Kylian Mbappé a quitté les Bleus juste après son doublé contre l’Ukraine (4-0). Officiellement, une inflammation à la cheville droite oblige le capitaine tricolore à rentrer à Madrid pour passer des examens. Officieusement… la presse espagnole affirme qu’aucun rendez-vous médical n’est prévu. Et en France, les soupçons reprennent de plus belle.

Le timing interroge : un pépin physique qui tombe exactement avant un déplacement long, pénible et sans enjeu en Azerbaïdjan. Une histoire déjà vue pour plusieurs stars internationales, Mbappé compris, et qui relance le débat sur les fameuses « blessures diplomatiques » parfois inventées par les clubs pour soustraire leurs stars des sélections internationales.

Rothen dézingue : “Il invente une blessure”

Jérôme Rothen n’a pas mâché ses mots sur RMC. Pour lui, c’est clair : Mbappé bénéficie d’un traitement à part. « À 4-0, on se demandait lequel allait inventer une blessure pour ne pas aller à Bakou », lâche l’ex-international. « Il est capitaine, très bien. Mais ses coéquipiers aussi sont fatigués. Ils n’ont pas envie de jouer un match cacahuète, mais eux, ils y vont. Mbappé, non. Ce deux poids, deux mesures peut créer des tensions dans le vestiaire. Certains en ont ras-la-casquette. »

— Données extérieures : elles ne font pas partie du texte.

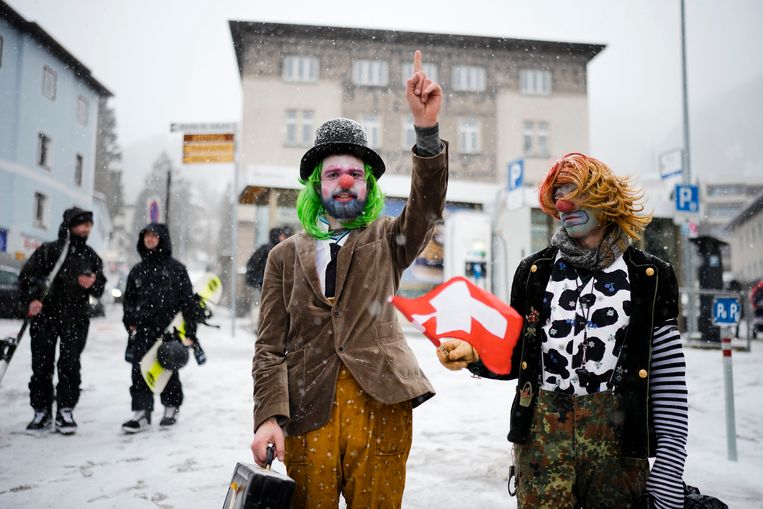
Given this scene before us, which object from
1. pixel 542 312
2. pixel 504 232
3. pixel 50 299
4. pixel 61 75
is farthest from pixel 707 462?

Barcola, 50%… mais dans l’avion

Ce qui accentue le malaise : d’autres joueurs, épuisés eux aussi, n’ont pas eu droit au même “traitement de faveur”. Bradley Barcola, notamment, est annoncé à seulement 50% de ses capacités par son entourage. Et pourtant, lui est du voyage pour Bakou. Une différence de traitement relevée par de nombreux supporters du PSG, qui dénoncent une hiérarchie variable selon l’aura du joueur.

Douteux pour les supporters du PSG

La Fédération valide la version médicale. Les observateurs, eux, se divisent entre prudence… et scepticisme total. Ce qui est certain : Mbappé ne jouera pas en Azerbaïdjan, et ce départ anticipé laisse derrière lui une petite polémique que Deschamps devra gérer dans le vestiaire. La question reste ouverte : prudence médicale… ou privilège de superstar ?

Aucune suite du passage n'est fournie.